John Buchan called his romantic adventure novels "shockers" because "the incidents defy the probabilities, and march just inside the borders of the possible". Not only that, they are shockingly simple to construct. "Begin by fixing on one or two facts which have no sort of obvious connection," explains Dr Greenslade in The Three Hostages, then simply "invent a connection". The reader will be "puzzled and intrigued, and, if the story is well arranged, finally satisfied". What could be easier?
John Preston's second novel develops this awareness of the spurious complexity of the genre by adding a telling layer, pastiche. He wants to stick to the formula and offer a compelling story while distancing himself from its risible conventions. As a result the book's 39 chapters read as both a paean to, and a parody of, Buchan's style.
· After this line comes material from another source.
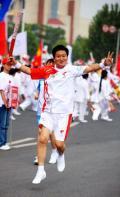 图文:(奥运火炬)(32)奥运圣火在开封传递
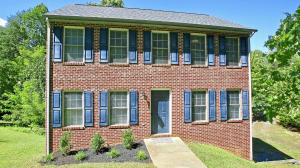 310 Club House DR, Moneta, VA 24121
It is 1980s Fleet Street, a period of transition in which people and ideals can go missing. A body is found in the Thames. Surely, we think, it's the journalist Scaife (also a character in Buchan's The Thirty-Nine Steps), who hasn't been seen for a while. But of course it's not. Enter the new Richard Hannay, Hugh Bryne, a disillusioned hack with "dreadful romantic yearnings", who guides the reader around the familiar "shocker" terrain of graveyards and decrepit boarding houses to reveal a convoluted plot of assumed identities and deaths.
On one level, it seems as though Preston, while trying to poke fun at Buchan, can't actually master his influence. The banter between the male journalists, for example, is often clumsy and anachronistic. "Lately I seem to have lost all my mirth," declares Bryne, which sounds more like something Hannay would say. Their attitudes are likewise outmoded; women are evaluated in terms of legs and thighs. OK, it's an almost exclusively male environment and they have names like Cliff and Julian, but do they really have to behave as if it's 1935?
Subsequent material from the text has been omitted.